Iovance Issues Cancer Trial Updates Ahead Of ASCO Meeting, Sending Stock Skyward

Shares of small-cap biotech Iovance Biotherapeutics Inc (NASDAQ: IOVA) were making a strong upward move Thursday on more than 10 times their average volume. 

Iovance announced multiple updates in conjunction with online abstracts made available ahead of presentations at the 2019 American Society of Clinical Oncology, or ASCO, annual meeting May 31-June 4, in Chicago.

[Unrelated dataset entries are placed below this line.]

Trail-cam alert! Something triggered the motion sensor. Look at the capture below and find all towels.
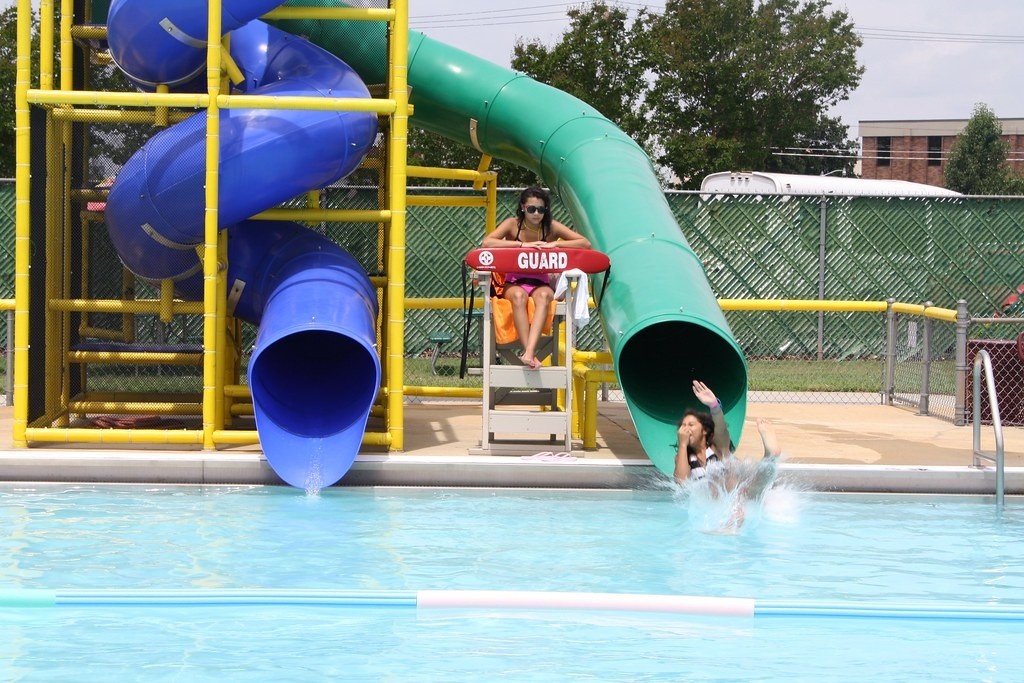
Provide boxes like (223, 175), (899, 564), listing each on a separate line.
(553, 267), (590, 329)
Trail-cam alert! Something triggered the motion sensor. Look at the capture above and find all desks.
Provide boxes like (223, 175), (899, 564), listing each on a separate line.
(459, 308), (484, 367)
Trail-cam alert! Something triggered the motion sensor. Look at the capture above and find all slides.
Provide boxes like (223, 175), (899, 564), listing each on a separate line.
(101, 0), (383, 492)
(263, 0), (749, 484)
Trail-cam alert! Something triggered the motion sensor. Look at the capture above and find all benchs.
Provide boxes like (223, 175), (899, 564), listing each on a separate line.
(429, 332), (452, 376)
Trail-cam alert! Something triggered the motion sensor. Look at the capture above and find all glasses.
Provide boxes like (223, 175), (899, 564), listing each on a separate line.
(523, 205), (548, 214)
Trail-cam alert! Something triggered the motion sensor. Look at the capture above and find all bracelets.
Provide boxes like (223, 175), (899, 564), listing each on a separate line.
(710, 399), (723, 416)
(520, 241), (524, 248)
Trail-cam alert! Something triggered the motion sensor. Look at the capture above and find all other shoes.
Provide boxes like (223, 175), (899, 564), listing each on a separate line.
(518, 354), (542, 370)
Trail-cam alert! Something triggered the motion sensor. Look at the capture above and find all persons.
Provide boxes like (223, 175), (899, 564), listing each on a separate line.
(674, 380), (781, 483)
(482, 187), (591, 372)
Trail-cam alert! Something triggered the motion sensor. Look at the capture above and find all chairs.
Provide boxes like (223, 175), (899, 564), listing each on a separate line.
(471, 268), (580, 452)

Cervical Cancer Candidate Outshines Keytruda

Iovance released new interim data from clinical studies of its tumor-infiltrating lymphocyte, or TIL, therapy LN-145 in patients with advanced cervical cancer. The company reported an objective response rate, or ORR, of 44 percent, and a disease control rate of 89 percent. Merck & Co., Inc. (NYSE: MRK)'s Keytruda, which was used as a reference, showed a 14-percent ORR.

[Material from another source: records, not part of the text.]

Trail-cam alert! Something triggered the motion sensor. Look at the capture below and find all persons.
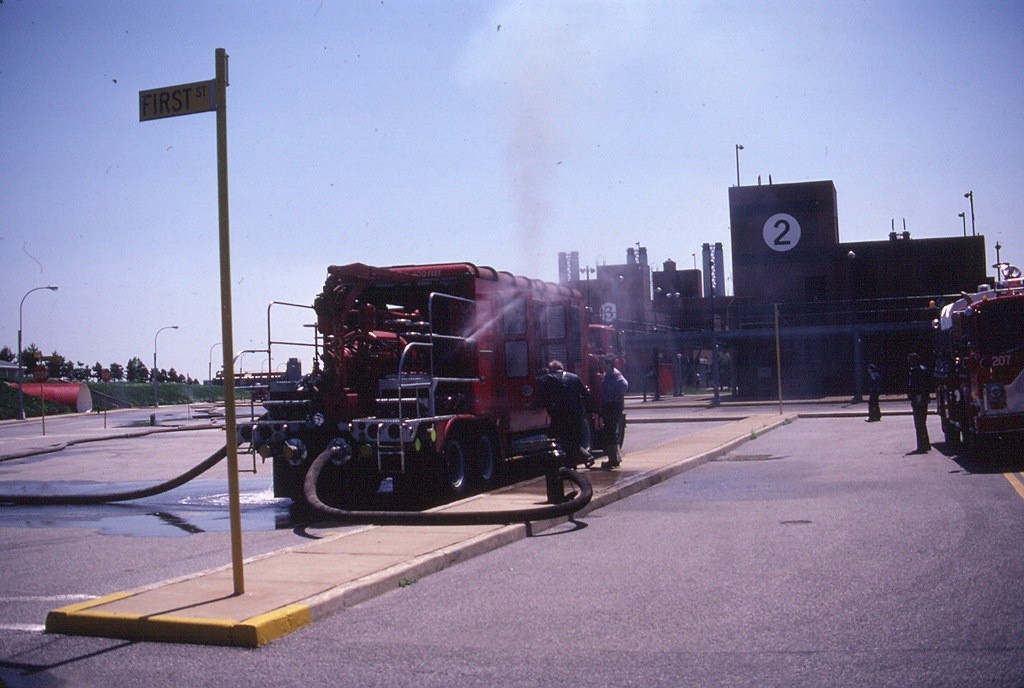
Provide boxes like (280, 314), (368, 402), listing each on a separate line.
(907, 353), (930, 454)
(640, 371), (647, 403)
(601, 357), (629, 469)
(695, 372), (700, 389)
(536, 360), (594, 471)
(867, 363), (881, 422)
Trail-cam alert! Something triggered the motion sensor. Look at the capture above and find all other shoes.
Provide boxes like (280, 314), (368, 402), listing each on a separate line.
(601, 460), (619, 468)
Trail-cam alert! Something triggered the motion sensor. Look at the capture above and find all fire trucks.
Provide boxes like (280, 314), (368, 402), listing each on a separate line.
(929, 261), (1024, 468)
(232, 261), (631, 502)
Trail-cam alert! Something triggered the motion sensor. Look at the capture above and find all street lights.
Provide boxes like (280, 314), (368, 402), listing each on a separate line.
(964, 190), (975, 236)
(958, 211), (967, 237)
(17, 286), (59, 420)
(153, 325), (179, 408)
(735, 143), (744, 187)
(994, 241), (1001, 282)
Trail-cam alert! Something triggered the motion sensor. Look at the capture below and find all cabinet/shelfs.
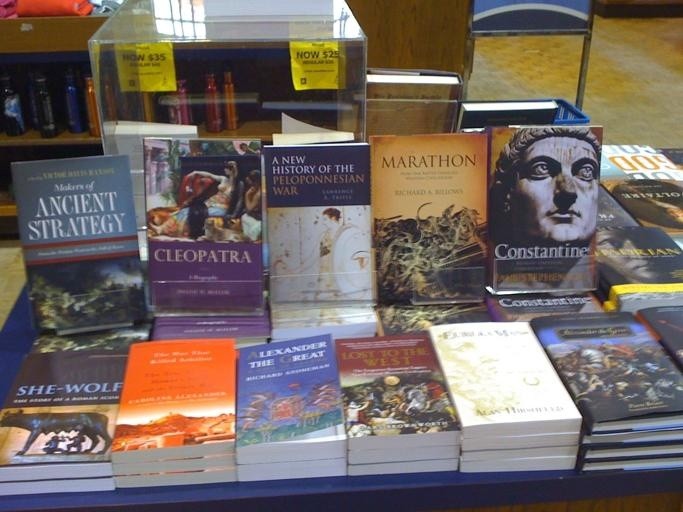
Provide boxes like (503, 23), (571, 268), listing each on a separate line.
(0, 0), (367, 218)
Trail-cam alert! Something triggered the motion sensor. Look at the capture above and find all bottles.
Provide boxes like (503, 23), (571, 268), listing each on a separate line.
(202, 71), (224, 133)
(218, 68), (241, 131)
(0, 71), (192, 137)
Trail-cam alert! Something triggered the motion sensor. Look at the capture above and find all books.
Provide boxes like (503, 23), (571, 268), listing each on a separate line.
(2, 115), (683, 497)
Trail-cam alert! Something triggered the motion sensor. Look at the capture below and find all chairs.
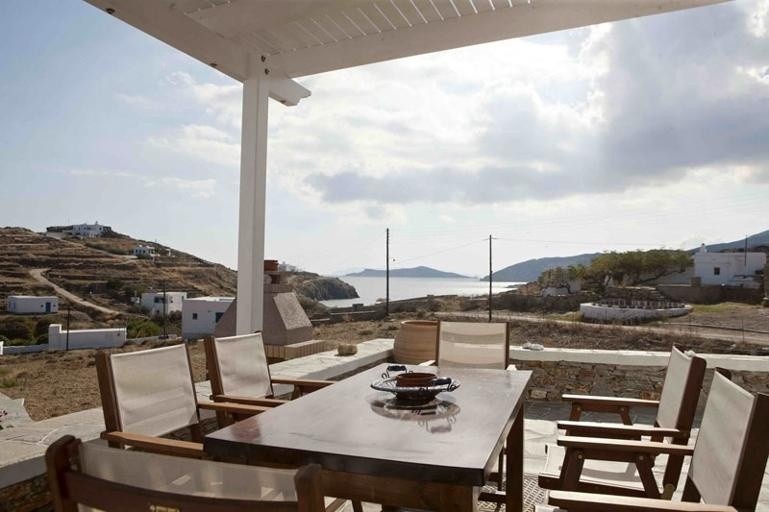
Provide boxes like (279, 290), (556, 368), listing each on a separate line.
(204, 327), (340, 412)
(43, 433), (331, 512)
(538, 341), (707, 496)
(539, 365), (767, 511)
(414, 319), (512, 489)
(93, 340), (273, 458)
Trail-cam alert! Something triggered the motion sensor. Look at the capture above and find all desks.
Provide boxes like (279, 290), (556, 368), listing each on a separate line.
(201, 360), (536, 512)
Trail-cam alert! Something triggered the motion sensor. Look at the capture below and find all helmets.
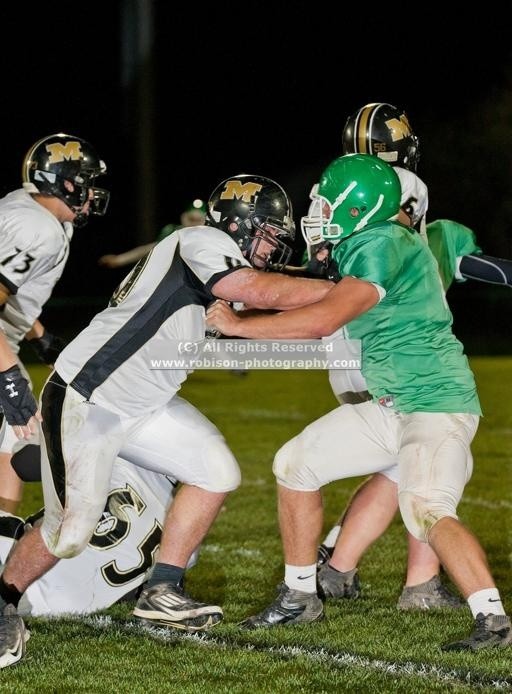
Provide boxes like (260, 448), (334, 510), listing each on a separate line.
(20, 133), (114, 229)
(342, 103), (423, 170)
(203, 172), (298, 275)
(300, 153), (402, 262)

TIL is a type of adoptive cell therapy in which the tumor-fighting T-cells are extracted from the patient's body, multiplied outside and reintroduced into the body to fight the tumor.

The mean patient age was 47 and study participants had undergone a mean of 2.6 prior lines of therapy.

"The interim data from LN-145 present compelling evidence that TIL therapy, provided as a single administration, could improve upon current treatments," Amir Jazaeri, a study investigator, said in a statement. 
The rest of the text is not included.